March 23, 2018
HACU Statement on Fiscal Year 2018 appropriations bill passed and HSI impact
The Hispanic Association of Colleges and Universities (HACU) has released the following statement on the recently passed Fiscal Year (FY) 2018 appropriations bill and its impact on Hispanic-Serving Institutions (HSIs).
This week Congress’ $1.3 trillion appropriations included a total increase of $31.7 million in funding for HSIs. A 14.3% increase for the two most critical HSI programs at the U.S. Department of Education, HEA Title V-Part A (undergraduate education) and HEA Title V-Part B (graduate education), will bring the total funding for Part A to $123.2 million and Part B to $11.05 million. In addition, the funding for the new National Science Foundation (NSF) program for HSIs was doubled to $30 million in FY 2018.

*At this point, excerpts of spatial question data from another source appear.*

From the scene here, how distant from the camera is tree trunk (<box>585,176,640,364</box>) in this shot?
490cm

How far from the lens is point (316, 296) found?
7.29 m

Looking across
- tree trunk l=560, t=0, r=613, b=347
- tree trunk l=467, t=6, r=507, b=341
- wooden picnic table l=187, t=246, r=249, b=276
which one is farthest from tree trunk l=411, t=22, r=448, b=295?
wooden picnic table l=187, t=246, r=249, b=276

"This investment recognizes the increasingly important role that Hispanic-Serving Institutions play in educating and training the fastest-growing segment of America’s workforce, Hispanic Americans," said HACU President and CEO Antonio R. Flores.
More of the nation’s estimated 500 HSIs will benefit due to the increase of $16.7 million in HEA Title V institutional development grant funds and the increase of $15 million in the NSF Improving Undergraduate STEM Education: Hispanic-Serving Institutions (HSI Program) funding for the remainder of the current fiscal year that ends on September 30, 2018.

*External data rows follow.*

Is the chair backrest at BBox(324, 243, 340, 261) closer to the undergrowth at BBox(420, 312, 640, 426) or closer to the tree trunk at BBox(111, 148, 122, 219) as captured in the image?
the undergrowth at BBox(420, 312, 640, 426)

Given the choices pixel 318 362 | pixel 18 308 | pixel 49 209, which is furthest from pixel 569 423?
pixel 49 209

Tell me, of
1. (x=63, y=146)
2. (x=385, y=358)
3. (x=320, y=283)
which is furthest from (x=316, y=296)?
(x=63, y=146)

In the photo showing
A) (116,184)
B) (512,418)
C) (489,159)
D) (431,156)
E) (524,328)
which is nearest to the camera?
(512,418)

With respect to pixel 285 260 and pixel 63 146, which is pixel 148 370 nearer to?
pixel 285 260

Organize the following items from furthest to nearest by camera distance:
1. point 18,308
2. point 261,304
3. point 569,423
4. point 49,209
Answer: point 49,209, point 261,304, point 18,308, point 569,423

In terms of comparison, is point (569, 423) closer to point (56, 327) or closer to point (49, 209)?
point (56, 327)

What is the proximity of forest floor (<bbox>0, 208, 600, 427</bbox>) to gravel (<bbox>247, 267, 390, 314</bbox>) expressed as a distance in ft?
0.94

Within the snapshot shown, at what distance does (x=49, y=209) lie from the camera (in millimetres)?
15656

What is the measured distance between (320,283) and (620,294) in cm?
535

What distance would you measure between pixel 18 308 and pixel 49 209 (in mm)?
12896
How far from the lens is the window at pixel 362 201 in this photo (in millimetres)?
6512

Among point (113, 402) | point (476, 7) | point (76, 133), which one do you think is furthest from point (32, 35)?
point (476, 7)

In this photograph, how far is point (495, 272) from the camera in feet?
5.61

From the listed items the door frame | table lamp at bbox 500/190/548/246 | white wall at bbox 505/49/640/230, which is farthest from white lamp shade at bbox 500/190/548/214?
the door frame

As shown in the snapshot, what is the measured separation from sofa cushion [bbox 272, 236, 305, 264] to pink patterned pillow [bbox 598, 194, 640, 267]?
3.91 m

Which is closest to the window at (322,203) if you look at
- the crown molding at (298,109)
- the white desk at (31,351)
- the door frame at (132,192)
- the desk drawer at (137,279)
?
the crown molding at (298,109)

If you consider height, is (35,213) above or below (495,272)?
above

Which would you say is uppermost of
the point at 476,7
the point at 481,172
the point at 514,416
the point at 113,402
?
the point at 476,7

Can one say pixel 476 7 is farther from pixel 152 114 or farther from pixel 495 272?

Although the new $123.2 million funding level for Title V-Part A is the highest amount the program has ever received, it still fails to keep pace with the growth in the number HSIs, which have more than doubled since 2005. Less than 50% of HSIs have been awarded a grant.
HACU expresses its gratitude to the Senate and House leadership, as well as the appropriations committees in Congress, HSI supporters in the House of Representatives and the Senate and the bi-partisan members of the Congressional HSI Caucus for their support and looks forward to continue engagement with them in order to increase these positive investments in FY 2019.